Сейчас же вера в него значительно пошатнулась. Где тот добрый и щедрый папуля, который баловал меня гостинцами после работы? Где тот, кто брал меня на рыбалку, сажал себе на плечи и разбирался с моими обидчиками в школе? Где тот, кто мазал зелёнкой разбитые до крови коленки и дул на них так сильно, что мне никогда не было больно?
Я его не знаю. Теперь не знаю. Кто этот родной и в то же время чужой человек? Его вторая жизнь, в которой нам с мамой нет места, меня не то чтобы шокировала… убила. Обломала мне крылья.
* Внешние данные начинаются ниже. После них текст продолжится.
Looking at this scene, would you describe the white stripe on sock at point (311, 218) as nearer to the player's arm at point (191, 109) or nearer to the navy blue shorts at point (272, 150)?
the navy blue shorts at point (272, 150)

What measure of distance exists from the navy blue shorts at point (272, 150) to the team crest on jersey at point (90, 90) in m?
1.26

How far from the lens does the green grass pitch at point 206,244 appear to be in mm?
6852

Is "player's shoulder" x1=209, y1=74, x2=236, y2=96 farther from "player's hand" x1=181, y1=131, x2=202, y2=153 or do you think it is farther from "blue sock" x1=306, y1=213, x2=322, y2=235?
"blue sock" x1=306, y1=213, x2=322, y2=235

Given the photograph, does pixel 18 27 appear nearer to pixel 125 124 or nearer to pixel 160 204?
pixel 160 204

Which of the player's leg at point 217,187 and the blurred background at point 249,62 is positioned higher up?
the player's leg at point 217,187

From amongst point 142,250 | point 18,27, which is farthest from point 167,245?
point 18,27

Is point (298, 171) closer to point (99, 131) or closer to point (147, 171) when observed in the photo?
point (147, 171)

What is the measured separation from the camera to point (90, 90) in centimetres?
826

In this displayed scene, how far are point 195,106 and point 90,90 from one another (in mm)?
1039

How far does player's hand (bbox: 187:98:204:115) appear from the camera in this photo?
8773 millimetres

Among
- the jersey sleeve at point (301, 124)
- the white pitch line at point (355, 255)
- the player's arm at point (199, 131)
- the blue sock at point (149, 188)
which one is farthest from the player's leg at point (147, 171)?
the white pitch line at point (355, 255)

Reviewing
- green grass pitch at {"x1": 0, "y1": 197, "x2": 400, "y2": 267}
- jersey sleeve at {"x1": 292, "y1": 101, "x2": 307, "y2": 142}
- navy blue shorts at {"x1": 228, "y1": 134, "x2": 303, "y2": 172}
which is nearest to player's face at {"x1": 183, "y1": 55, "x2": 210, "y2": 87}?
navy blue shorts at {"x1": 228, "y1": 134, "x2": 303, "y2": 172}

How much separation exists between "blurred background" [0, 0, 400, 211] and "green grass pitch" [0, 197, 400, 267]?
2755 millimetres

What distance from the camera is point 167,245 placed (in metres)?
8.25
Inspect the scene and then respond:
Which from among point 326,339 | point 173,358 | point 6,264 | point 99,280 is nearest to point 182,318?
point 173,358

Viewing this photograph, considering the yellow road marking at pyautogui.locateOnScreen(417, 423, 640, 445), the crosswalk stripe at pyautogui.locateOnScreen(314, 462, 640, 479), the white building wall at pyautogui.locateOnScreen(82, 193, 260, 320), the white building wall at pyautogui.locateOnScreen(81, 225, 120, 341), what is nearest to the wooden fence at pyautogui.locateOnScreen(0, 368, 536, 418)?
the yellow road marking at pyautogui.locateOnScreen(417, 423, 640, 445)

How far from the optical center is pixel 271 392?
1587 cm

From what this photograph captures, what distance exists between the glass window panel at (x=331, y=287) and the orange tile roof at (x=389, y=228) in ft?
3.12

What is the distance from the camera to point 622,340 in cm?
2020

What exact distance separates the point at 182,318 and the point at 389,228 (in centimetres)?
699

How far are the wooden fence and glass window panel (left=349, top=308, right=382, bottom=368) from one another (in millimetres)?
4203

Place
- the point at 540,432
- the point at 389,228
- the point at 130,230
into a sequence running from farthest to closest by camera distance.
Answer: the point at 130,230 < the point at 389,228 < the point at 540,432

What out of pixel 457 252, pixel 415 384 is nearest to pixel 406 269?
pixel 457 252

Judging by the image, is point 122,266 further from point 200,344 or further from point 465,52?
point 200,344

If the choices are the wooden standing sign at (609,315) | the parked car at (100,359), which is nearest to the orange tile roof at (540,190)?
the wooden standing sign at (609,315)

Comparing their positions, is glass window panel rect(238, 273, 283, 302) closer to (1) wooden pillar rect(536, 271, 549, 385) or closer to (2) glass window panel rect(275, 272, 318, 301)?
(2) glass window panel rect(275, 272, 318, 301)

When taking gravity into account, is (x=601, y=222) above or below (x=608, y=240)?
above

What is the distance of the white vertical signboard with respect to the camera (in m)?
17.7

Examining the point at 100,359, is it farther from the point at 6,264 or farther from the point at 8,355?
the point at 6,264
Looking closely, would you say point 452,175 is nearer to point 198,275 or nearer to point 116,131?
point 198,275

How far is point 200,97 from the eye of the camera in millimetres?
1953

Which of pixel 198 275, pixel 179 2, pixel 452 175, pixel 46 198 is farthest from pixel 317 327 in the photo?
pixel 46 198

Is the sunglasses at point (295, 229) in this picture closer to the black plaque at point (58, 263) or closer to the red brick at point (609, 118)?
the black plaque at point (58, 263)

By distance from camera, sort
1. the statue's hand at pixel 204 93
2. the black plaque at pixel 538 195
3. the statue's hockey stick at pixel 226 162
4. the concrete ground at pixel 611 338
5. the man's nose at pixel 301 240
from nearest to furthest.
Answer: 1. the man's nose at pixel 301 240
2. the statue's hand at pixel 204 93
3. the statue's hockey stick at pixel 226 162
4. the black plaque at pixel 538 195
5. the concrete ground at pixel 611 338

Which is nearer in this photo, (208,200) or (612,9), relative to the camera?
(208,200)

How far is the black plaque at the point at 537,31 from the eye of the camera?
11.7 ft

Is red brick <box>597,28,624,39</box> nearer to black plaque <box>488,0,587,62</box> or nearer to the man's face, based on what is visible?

На удивление, мама принимает новость о внебрачном ребёнке отца вполне спокойно и без истерик. Держится молодцом, не плачет и тем более не пытается покончить с собой. Она строит планы, ходит на встречи с подругами и всё чаще залипает в телефоне. Возможно, зарегистрировалась на сайте знакомств и таким образом пытается отвлечься. А ещё они с тётей Ирой планируют полететь в апреле в Италию. Зовут и меня, но я отказываюсь. Каждый день я буквально силой заставляю себя просыпаться, чтобы есть, ходить, работать, жить...
Мама сказала, что ситуация с отцом была для неё предсказуемой. Это как в детстве: ты понимаешь, что чудес не бывает, но доказать, что Деда Мороза не существует, не получается. И ты продолжаешь верить в него только по этой причине. До тех пор, пока своими глазами не убеждаешься в том, что тебя много лет подряд обманывали.
Отец переезжает в ближайшую гостиницу. Он живёт там чуть меньше недели, а затем арендует квартиру в нашем районе. Родители продолжают созваниваться и обсуждать общие вопросы, даже несколько раз встречаются на нейтральной территории. Оказывается, не так-то просто вычеркнуть более двадцати лет совместной жизни. Расставание — это далеко не последняя точка маршрута.
Мама всё чаще просит меня остаться на ночь и даже радуется, когда я привожу к ней Тумана. Я специально покупаю запасные мисочки и лоток для него. Наверное, мы с мамой никогда не были настолько близки, как сейчас. Всё потому, что испытываем схожие чувства. Одни на двоих.
Эмоции постепенно утихают, но полностью отпустить ситуацию не получается. В такие моменты я часто думаю о том, что, если бы рядом был Глеб, он непременно подсказал бы мне, как вести себя дальше.
Мне его не хватает. Остро, сильно, постоянно. Так больно, будто кислотой обжигают душу. Внутри образуется огромная чёрная дыра, которая с каждым днём, что мы не вместе, становится всё больше и больше.
Когда я заканчиваю очередную съёмку, мне звонит Яна.
— Не хочешь сегодня встретиться? — спрашивает она.
— Хорошо, но только недолго. Я хотела заехать в гости к Свете. Она вчера не отвечала на мои звонки, а мне так важно услышать новости о Глебе!
— Возможно, новостей нет?
— Но тогда почему бы просто не снять трубку и не сказать мне об этом?